The problem is that most of the clients "Newly acquired clients" still on XP would not all be able to upgrade hardware as well because of the cost implication. and our lovely $/Rand situation that pushed IT hardware and software cost thru the roof the last couple of months.
You have to sell "ROI"..Return On Investment...which includes some easy points for the clients to consider.
*Your WinXP machines run older hardware, older slower CPUs, will be 32 bit so less than 4 gigs of RAM, older slower hard drive technology, older slower motherboard/chipset technology, weaker video cards....it is a "gamble" as to if they will be supported with WIndows 10, and it is a 100% guarantee that..if it does run Windows 10...it will be painfully slow.

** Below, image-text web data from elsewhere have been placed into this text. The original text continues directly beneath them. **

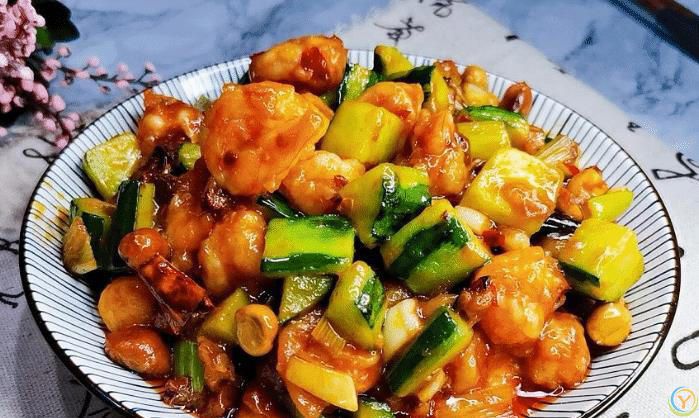 夏天闷热没胃口，试试这5道家常菜，清爽开胃，天天吃都不腻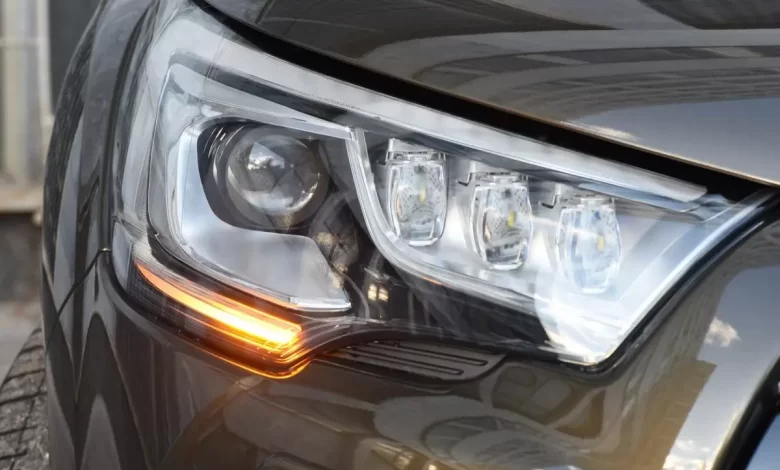 Photo of Замена фар на Jetta 4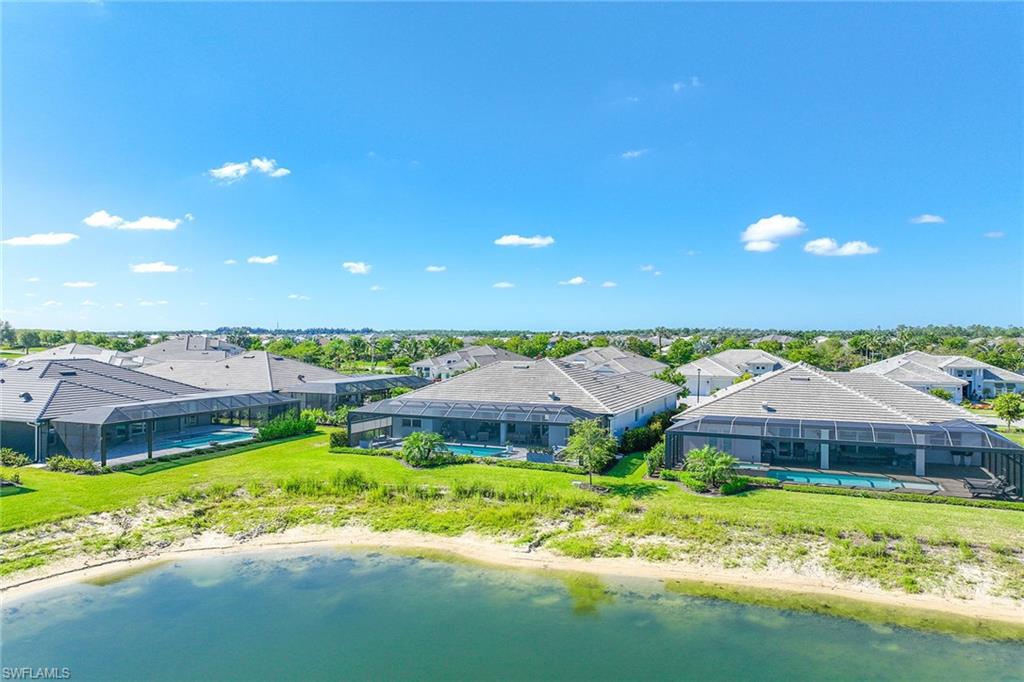 CRANE POINT - Residential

*Workstations of that vintage are surely out of warranty
*Workstation of that vintage are...over 7 or more years old...hard drives certainly very diminished in performance, (due to age/wear and tear)...and likely ready to fail soon.
*It will cost at least 4 hours of labor to install WIndows 10. Don't forget...it is not an "upgrade" from WinXP...it is a nuke 'n pave. Program files are not migrated. Now you have to go on a driver hunt. (more time)...now you have to go reinstall end users applications (a lot more time)...now you have to go restore their data (more time).
You're close to a full day of work.
On labor alone...you're near the cost, if not over the cost, of a new computer.
Now...on the occasion we do OS upgrades...we replace the hard drives with a new one (since that is 100 bucks well spent...get better performance, and longer life expectancy)...and we add RAM. Windows 10....heck even Windows 7....we start at 8 gigs of RAM. Just shoot me if I have to sit down at a computer with less than 4 gigs and RAM on todays OS's. So there's more money.
You're up over a thousand bucks now...combining labor, and a little bit of $ for the parts. For a user computer. That will not run nicely like a brand new computer. And it's out of warranty. And its life expectancy is....not much left.